En conclusion, le christianisme, est une entreprise de divinisation de l’homme qui ne peut aboutir sans le Purgatoire : « comprenez bien que tout ce qui est humain est entièrement transformé par notre Dieu tout-puissant et miséricordieux et que c’est l’œuvre du Purgatoire » (ch. XVII, p. 64).

 

[1] Yves de Boisredon, Bernard Peyrous (éd.), éd. de l’Emmnauel, 2e éd., 2002, p. 36 : « les âmes du Purgatoire sont en conformité parfaite avec la volonté de Dieu » (ch. V) ; p. 29 : « la volonté de ces âmes est si complètement unie à celle de Dieu par la charité parfaite et elles se trouvent si heureuses d’être placées sous sa divine dépendance, qu’on ne peut dire que leur peine soit une souffrance. D’autre part, il est également vrai de dire qu’elles endurent des tourments qu’aucune langue ne peut décrire » (ch. II).

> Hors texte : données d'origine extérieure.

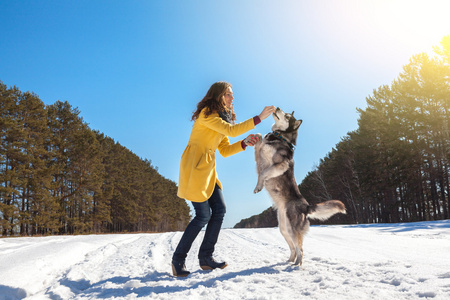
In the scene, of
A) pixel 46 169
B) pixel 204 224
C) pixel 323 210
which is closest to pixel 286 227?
pixel 323 210

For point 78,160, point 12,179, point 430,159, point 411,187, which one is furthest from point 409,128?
point 12,179

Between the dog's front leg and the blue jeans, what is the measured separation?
24.3 inches

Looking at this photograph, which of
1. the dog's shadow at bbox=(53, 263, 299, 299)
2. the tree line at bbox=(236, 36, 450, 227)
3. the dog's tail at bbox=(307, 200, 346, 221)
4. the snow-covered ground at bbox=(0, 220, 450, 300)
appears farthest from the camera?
the tree line at bbox=(236, 36, 450, 227)

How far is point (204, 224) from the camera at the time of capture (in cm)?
372

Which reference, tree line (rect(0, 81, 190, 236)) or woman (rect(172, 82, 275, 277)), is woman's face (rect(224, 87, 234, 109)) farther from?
tree line (rect(0, 81, 190, 236))

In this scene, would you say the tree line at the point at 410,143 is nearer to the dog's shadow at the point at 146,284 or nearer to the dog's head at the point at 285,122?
the dog's head at the point at 285,122

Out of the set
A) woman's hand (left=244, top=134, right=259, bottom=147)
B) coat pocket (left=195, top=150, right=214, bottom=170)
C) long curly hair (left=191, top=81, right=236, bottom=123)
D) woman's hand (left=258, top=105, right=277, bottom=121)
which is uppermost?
long curly hair (left=191, top=81, right=236, bottom=123)

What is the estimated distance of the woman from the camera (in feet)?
11.7

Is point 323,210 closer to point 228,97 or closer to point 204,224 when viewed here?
point 204,224

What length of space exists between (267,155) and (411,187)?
2749 cm

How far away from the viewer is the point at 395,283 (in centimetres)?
247

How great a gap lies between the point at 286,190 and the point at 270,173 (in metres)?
0.34

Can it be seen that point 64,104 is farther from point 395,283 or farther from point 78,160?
point 395,283

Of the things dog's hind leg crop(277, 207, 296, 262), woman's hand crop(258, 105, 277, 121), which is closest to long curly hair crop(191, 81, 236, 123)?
woman's hand crop(258, 105, 277, 121)
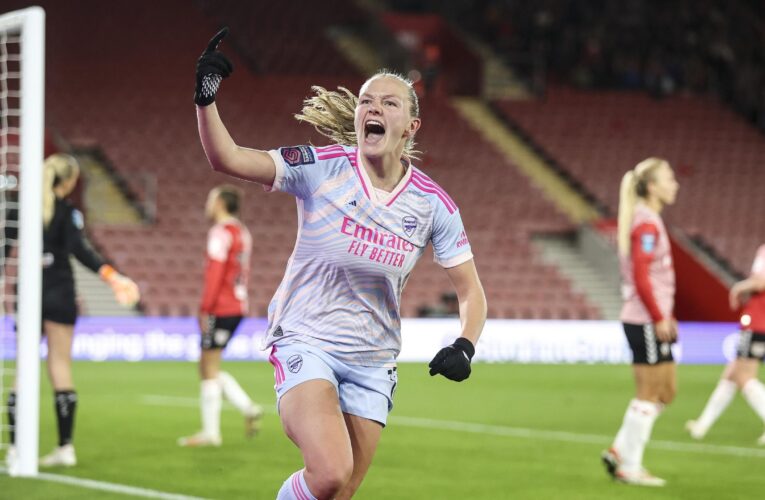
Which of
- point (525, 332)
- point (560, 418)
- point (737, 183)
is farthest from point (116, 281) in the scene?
point (737, 183)

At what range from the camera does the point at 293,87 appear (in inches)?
1172

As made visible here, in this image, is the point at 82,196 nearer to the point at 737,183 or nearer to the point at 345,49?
the point at 345,49

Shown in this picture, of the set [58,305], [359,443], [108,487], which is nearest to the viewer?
[359,443]

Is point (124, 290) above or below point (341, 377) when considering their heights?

[2] « La plus grande souffrance de ces âmes est de voir en elles ce qui déplaît à Dieu et de découvrir que, malgré sa bonté, elles y ont consenti » (ch. VIII, p. 42). « Cet acte final d’amour accomplit son œuvre à lui seul, trouvant l’âme avec tant d’imperfections cachées que leur simple vue, si elles lui étaient dévoilées, suffirait à la faire tomber dans le désespoir. Cette dernière opération cependant les consume toutes, et, quand elles sont détruites, Dieu le fait connaître à l’âme pour lui faire comprendre l’action divine qui lui a rendu sa pureté » (ch. XI, p. 50).

[3] p. 56 : « Vous vous abritez sous l’espoir de la grande miséricorde divine, que vous exaltez sans cesse, ne voyant pas que votre résistance à cette souveraine bonté sera votre condamnation ? Sa bonté devrait vous incliner à faire sa volonté et non vous encourager à persévérer dans la vôtre » (ch. XV).

[4] p. 39 : « Mais les âmes du Purgatoire ont l’espoir certain de le voir et d’être entièrement rassasiées, c’est pourquoi elles endurent la faim et souffrent toutes les peines, jusqu’au moment où elles entreront en l’éternelle possession de ce Pain de Vie, qui est Jésus-Christ, notre amour » (ch VII).